**Task directions**
Copy the listing below word for word, leaving out the pictures.

[Spatial questions linked to pictures]
>> Begin

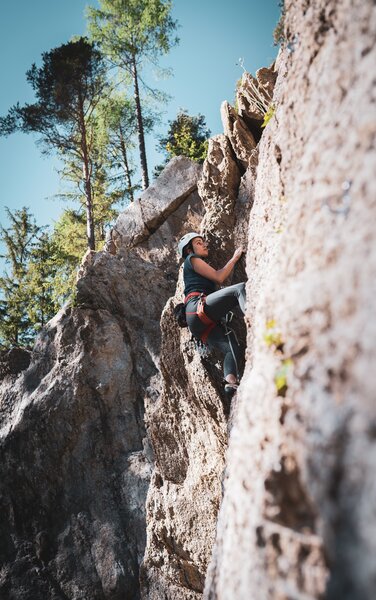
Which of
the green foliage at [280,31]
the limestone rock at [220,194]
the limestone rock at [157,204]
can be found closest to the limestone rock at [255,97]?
the limestone rock at [220,194]

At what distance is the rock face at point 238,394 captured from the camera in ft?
5.75

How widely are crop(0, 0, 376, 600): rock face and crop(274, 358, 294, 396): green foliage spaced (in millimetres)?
11

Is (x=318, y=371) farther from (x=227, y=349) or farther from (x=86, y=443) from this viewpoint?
(x=86, y=443)

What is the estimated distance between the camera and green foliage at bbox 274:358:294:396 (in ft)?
7.20

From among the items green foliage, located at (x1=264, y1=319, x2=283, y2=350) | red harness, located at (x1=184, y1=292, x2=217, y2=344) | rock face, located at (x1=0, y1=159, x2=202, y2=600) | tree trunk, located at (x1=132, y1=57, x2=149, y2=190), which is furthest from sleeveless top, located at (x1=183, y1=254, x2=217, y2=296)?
tree trunk, located at (x1=132, y1=57, x2=149, y2=190)

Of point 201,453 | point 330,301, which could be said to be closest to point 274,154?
point 330,301

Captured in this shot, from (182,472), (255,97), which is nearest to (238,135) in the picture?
(255,97)

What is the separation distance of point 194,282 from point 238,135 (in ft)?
10.0

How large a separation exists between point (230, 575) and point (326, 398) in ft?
4.15

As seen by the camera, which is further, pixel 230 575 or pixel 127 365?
pixel 127 365

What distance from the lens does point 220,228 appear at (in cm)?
632

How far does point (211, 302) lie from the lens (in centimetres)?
513

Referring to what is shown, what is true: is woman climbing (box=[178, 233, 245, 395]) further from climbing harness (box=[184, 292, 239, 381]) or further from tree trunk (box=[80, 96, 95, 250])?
tree trunk (box=[80, 96, 95, 250])

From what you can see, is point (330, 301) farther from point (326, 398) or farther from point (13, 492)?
point (13, 492)
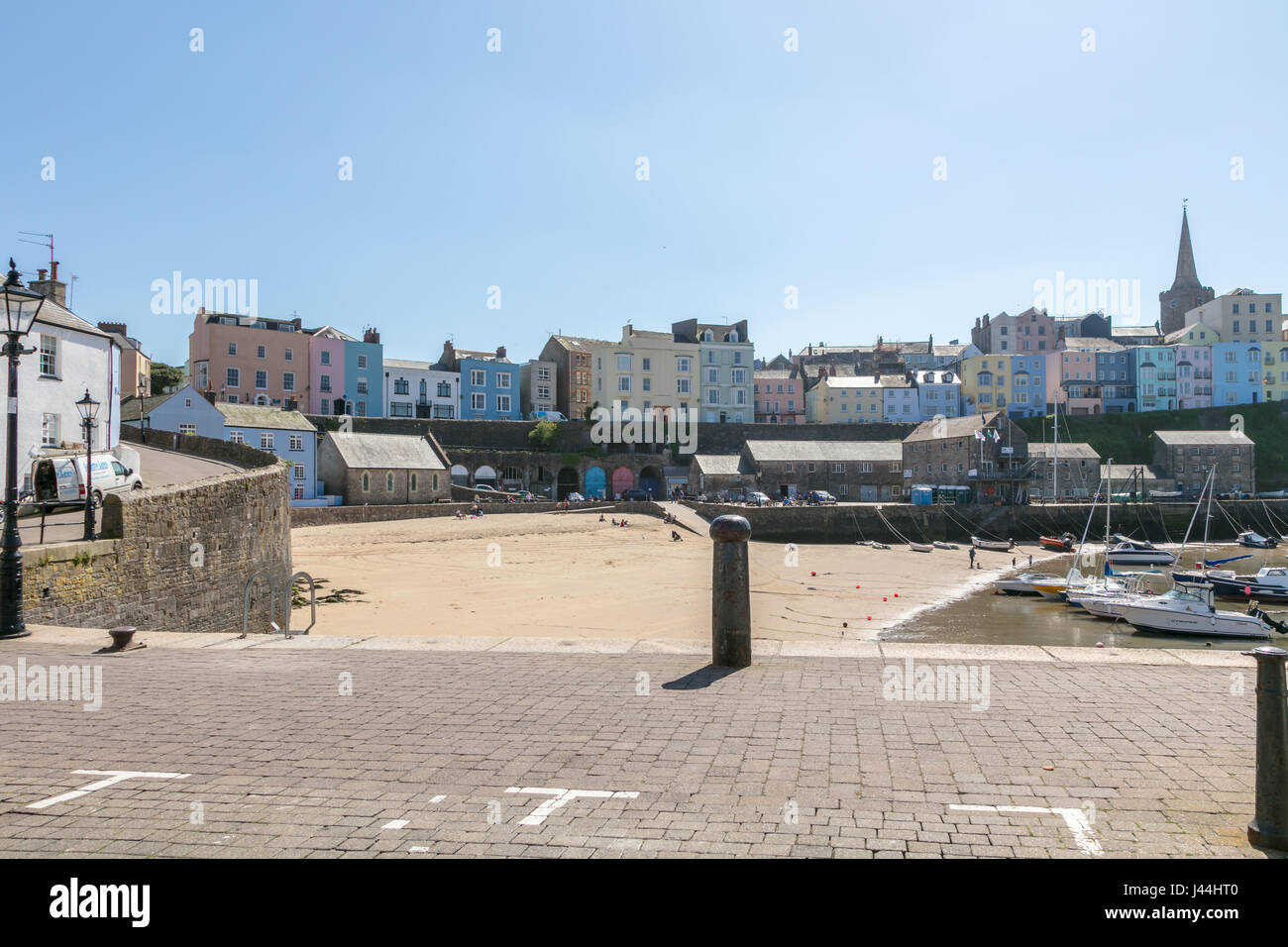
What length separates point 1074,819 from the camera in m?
4.29

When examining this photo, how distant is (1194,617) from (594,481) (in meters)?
46.3

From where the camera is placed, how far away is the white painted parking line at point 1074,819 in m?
3.97

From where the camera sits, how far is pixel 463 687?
24.1 ft

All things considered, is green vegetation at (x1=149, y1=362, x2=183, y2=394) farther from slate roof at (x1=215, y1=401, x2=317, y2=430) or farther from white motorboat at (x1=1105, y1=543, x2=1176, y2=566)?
white motorboat at (x1=1105, y1=543, x2=1176, y2=566)

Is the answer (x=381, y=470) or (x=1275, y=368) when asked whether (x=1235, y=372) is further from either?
(x=381, y=470)

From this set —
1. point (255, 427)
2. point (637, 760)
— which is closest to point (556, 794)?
point (637, 760)

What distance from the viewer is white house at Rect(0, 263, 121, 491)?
21.0 metres

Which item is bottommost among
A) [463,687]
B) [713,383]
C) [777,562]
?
[777,562]

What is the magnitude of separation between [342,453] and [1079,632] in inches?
1658

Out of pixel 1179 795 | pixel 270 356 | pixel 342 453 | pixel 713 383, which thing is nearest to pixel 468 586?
pixel 1179 795

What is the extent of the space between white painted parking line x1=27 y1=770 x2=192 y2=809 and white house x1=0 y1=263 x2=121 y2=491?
19258 millimetres

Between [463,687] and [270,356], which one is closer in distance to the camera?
[463,687]

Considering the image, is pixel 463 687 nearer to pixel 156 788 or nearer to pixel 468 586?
pixel 156 788

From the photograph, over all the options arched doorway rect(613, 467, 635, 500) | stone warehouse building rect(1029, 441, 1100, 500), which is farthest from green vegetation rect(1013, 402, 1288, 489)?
arched doorway rect(613, 467, 635, 500)
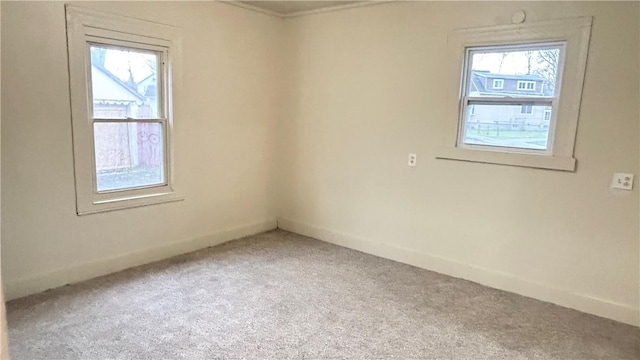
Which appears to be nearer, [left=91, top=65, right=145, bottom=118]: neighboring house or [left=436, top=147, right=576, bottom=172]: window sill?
[left=436, top=147, right=576, bottom=172]: window sill

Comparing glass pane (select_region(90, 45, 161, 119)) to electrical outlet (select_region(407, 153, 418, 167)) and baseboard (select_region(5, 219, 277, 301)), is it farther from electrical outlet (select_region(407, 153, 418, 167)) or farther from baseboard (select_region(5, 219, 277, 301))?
electrical outlet (select_region(407, 153, 418, 167))

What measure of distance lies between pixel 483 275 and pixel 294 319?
1.66 m

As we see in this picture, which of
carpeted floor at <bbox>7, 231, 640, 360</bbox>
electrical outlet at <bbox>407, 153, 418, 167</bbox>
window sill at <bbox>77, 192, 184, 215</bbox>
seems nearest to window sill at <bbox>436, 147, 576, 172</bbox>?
electrical outlet at <bbox>407, 153, 418, 167</bbox>

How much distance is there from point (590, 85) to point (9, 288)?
4177mm

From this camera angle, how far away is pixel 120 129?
3.44 metres

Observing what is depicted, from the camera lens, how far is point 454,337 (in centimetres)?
266

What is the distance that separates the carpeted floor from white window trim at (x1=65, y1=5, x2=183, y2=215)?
1.98 feet

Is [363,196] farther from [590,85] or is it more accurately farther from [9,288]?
[9,288]

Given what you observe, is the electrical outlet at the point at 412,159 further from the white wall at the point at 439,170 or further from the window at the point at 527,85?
the window at the point at 527,85

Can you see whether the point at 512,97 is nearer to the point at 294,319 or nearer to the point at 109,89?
the point at 294,319

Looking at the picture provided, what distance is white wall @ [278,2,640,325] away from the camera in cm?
288

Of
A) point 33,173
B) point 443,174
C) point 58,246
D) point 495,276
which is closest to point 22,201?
point 33,173

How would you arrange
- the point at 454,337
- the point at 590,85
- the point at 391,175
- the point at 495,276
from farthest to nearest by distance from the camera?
1. the point at 391,175
2. the point at 495,276
3. the point at 590,85
4. the point at 454,337

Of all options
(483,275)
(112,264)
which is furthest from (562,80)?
(112,264)
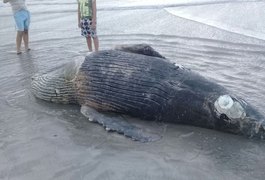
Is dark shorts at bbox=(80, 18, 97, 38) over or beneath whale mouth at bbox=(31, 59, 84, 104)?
over

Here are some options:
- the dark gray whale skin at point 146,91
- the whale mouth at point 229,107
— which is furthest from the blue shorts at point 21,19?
the whale mouth at point 229,107

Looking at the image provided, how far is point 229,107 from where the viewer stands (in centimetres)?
636

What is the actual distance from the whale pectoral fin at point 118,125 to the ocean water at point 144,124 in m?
0.10

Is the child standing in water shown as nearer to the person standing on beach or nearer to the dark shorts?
the dark shorts

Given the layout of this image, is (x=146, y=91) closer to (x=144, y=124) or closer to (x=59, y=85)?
(x=144, y=124)

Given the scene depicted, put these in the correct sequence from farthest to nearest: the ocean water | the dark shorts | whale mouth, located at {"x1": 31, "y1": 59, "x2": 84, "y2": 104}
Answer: the dark shorts
whale mouth, located at {"x1": 31, "y1": 59, "x2": 84, "y2": 104}
the ocean water

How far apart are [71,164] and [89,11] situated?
5.93 meters

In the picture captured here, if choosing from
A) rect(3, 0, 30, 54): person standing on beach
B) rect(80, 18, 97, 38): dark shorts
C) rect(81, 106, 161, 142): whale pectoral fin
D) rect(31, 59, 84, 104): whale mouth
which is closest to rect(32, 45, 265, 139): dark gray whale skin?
rect(31, 59, 84, 104): whale mouth

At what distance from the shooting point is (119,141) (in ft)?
21.8

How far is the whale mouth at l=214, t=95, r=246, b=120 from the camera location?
6316mm

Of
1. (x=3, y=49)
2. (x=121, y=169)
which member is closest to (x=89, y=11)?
(x=3, y=49)

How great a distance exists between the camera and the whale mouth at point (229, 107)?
6.32 meters

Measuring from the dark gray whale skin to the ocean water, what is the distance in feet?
0.70

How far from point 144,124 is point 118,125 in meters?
0.46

>> End

**Response to this exercise**
Which of
the green foliage at [280,31]
the limestone rock at [220,194]
the limestone rock at [157,204]
can be found closest to the limestone rock at [255,97]?
the limestone rock at [220,194]

At what distance is the rock face at point 238,394 captured from the camera in ft?
5.75

How widely are crop(0, 0, 376, 600): rock face and crop(274, 358, 294, 396): green foliage spaced (in millimetres)?
11

Is (x=318, y=371) farther from (x=227, y=349) or farther from (x=86, y=443) from this viewpoint?
(x=86, y=443)

What is the estimated distance between the camera and green foliage at bbox 274:358:294:396 (in ft)?
7.20

From among the items green foliage, located at (x1=264, y1=319, x2=283, y2=350) | red harness, located at (x1=184, y1=292, x2=217, y2=344) | rock face, located at (x1=0, y1=159, x2=202, y2=600) | tree trunk, located at (x1=132, y1=57, x2=149, y2=190), which is furthest from sleeveless top, located at (x1=183, y1=254, x2=217, y2=296)?
tree trunk, located at (x1=132, y1=57, x2=149, y2=190)

Of point 201,453 | point 330,301, which could be said to be closest to point 274,154?
point 330,301

Captured in this shot, from (182,472), (255,97), which is nearest to (238,135) in the picture?
(255,97)

What is the separation distance of point 194,282 from point 238,135 (in ft)?
10.0

How large a separation exists between point (230, 575) and point (326, 398) in ft?
4.15

As seen by the camera, which is further, pixel 230 575 or pixel 127 365?
pixel 127 365

What distance from the lens does point 220,228 appear at (in cm)?
632

How far does point (211, 302) lie from the lens (in centimetres)?
513

Referring to what is shown, what is true: is woman climbing (box=[178, 233, 245, 395]) further from climbing harness (box=[184, 292, 239, 381]) or further from tree trunk (box=[80, 96, 95, 250])?
tree trunk (box=[80, 96, 95, 250])

From what you can see, is point (330, 301) farther from point (326, 398) or farther from point (13, 492)?
point (13, 492)
What length separates point 1074,819 from the camera in m?
4.29

When examining this photo, how distant is (1194,617) from (594,481) (in meters)?
46.3

From where the camera is placed, how far away is the white painted parking line at point 1074,819 in m?
3.97

From where the camera sits, how far is pixel 463 687?
24.1 ft

All things considered, is green vegetation at (x1=149, y1=362, x2=183, y2=394) farther from slate roof at (x1=215, y1=401, x2=317, y2=430) or farther from white motorboat at (x1=1105, y1=543, x2=1176, y2=566)?
white motorboat at (x1=1105, y1=543, x2=1176, y2=566)

Is the answer (x=381, y=470) or (x=1275, y=368) when asked whether (x=1235, y=372) is further from either?
(x=381, y=470)

From this set —
1. point (255, 427)
2. point (637, 760)
— which is closest to point (556, 794)?
point (637, 760)

What distance from the viewer is white house at Rect(0, 263, 121, 491)?
21.0 metres

Which item is bottommost among
A) [463,687]
B) [713,383]
C) [777,562]
?
[777,562]

What is the magnitude of separation between [342,453] and [1079,632] in inches?
1658

Out of pixel 1179 795 | pixel 270 356 | pixel 342 453 | pixel 713 383, which thing is nearest to pixel 468 586?
pixel 1179 795

What is the extent of the space between white painted parking line x1=27 y1=770 x2=192 y2=809 and white house x1=0 y1=263 x2=121 y2=491?
19258 millimetres

Between [463,687] and [270,356], which one is closer in distance to the camera?
[463,687]

Considering the image, is pixel 463 687 nearer to pixel 156 788 or nearer to pixel 468 586?
pixel 156 788

From the photograph, over all the options arched doorway rect(613, 467, 635, 500) | stone warehouse building rect(1029, 441, 1100, 500), which is farthest from green vegetation rect(1013, 402, 1288, 489)?
arched doorway rect(613, 467, 635, 500)
Which appears to be nearer, [left=91, top=65, right=145, bottom=118]: neighboring house or [left=436, top=147, right=576, bottom=172]: window sill?
[left=436, top=147, right=576, bottom=172]: window sill

Comparing glass pane (select_region(90, 45, 161, 119)) to electrical outlet (select_region(407, 153, 418, 167)) and baseboard (select_region(5, 219, 277, 301)), is it farther from electrical outlet (select_region(407, 153, 418, 167)) or farther from baseboard (select_region(5, 219, 277, 301))?
electrical outlet (select_region(407, 153, 418, 167))

What measure of distance lies between pixel 483 275 and pixel 294 319?
1.66 m

As we see in this picture, which of
carpeted floor at <bbox>7, 231, 640, 360</bbox>
electrical outlet at <bbox>407, 153, 418, 167</bbox>
window sill at <bbox>77, 192, 184, 215</bbox>
seems nearest to window sill at <bbox>436, 147, 576, 172</bbox>?
electrical outlet at <bbox>407, 153, 418, 167</bbox>

How much distance is there from point (590, 85) to point (9, 288)?
4177mm

From this camera angle, how far away is pixel 120 129?
3.44 metres

Observing what is depicted, from the camera lens, how far is point 454,337 (in centimetres)?
266

What is the distance that separates the carpeted floor from white window trim at (x1=65, y1=5, x2=183, y2=215)?
1.98 feet

Is [363,196] farther from [590,85] or is it more accurately farther from [9,288]?
[9,288]

Given what you observe, is the electrical outlet at the point at 412,159 further from the white wall at the point at 439,170 or further from the window at the point at 527,85?
the window at the point at 527,85

Can you see whether the point at 512,97 is nearer to the point at 294,319 or nearer to the point at 109,89?
the point at 294,319

Looking at the picture provided, what distance is white wall @ [278,2,640,325] away from the camera in cm?
288

Of
A) point 33,173
B) point 443,174
C) point 58,246
D) point 495,276
which is closest to point 22,201?
point 33,173

How would you arrange
- the point at 454,337
- the point at 590,85
- the point at 391,175
- the point at 495,276
from farthest to nearest by distance from the camera?
1. the point at 391,175
2. the point at 495,276
3. the point at 590,85
4. the point at 454,337

Of all options
(483,275)
(112,264)
which is furthest from (562,80)?
(112,264)
Is dark shorts at bbox=(80, 18, 97, 38) over or beneath whale mouth at bbox=(31, 59, 84, 104)?
over

Here are some options:
- the dark gray whale skin at point 146,91
- the whale mouth at point 229,107
— which is furthest from the blue shorts at point 21,19?
the whale mouth at point 229,107

Looking at the image provided, how far is point 229,107 from where the viewer stands (in centimetres)?
636

What is the actual distance from the whale pectoral fin at point 118,125 to the ocean water at point 144,124 in m?
0.10

Is the child standing in water shown as nearer to the person standing on beach or nearer to the dark shorts?
the dark shorts

Given the layout of this image, is (x=146, y=91) closer to (x=144, y=124) or closer to (x=59, y=85)?
(x=144, y=124)

Given the scene depicted, put these in the correct sequence from farthest to nearest: the ocean water | the dark shorts | whale mouth, located at {"x1": 31, "y1": 59, "x2": 84, "y2": 104}
Answer: the dark shorts
whale mouth, located at {"x1": 31, "y1": 59, "x2": 84, "y2": 104}
the ocean water

How far apart are [71,164] and [89,11] situated?
5.93 meters

In the picture captured here, if choosing from
A) rect(3, 0, 30, 54): person standing on beach
B) rect(80, 18, 97, 38): dark shorts
C) rect(81, 106, 161, 142): whale pectoral fin
D) rect(31, 59, 84, 104): whale mouth
which is closest to rect(32, 45, 265, 139): dark gray whale skin?
rect(31, 59, 84, 104): whale mouth

At what distance from the shooting point is (119,141) (in ft)?
21.8

How far is the whale mouth at l=214, t=95, r=246, b=120 from the camera location?
6316mm

Of
1. (x=3, y=49)
2. (x=121, y=169)
which member is closest to (x=89, y=11)?
(x=3, y=49)

How great a distance exists between the camera and the whale mouth at point (229, 107)?
6.32 meters

Measuring from the dark gray whale skin to the ocean water, what is the distance in feet?
0.70

How far from point 144,124 is point 118,125 in meters?
0.46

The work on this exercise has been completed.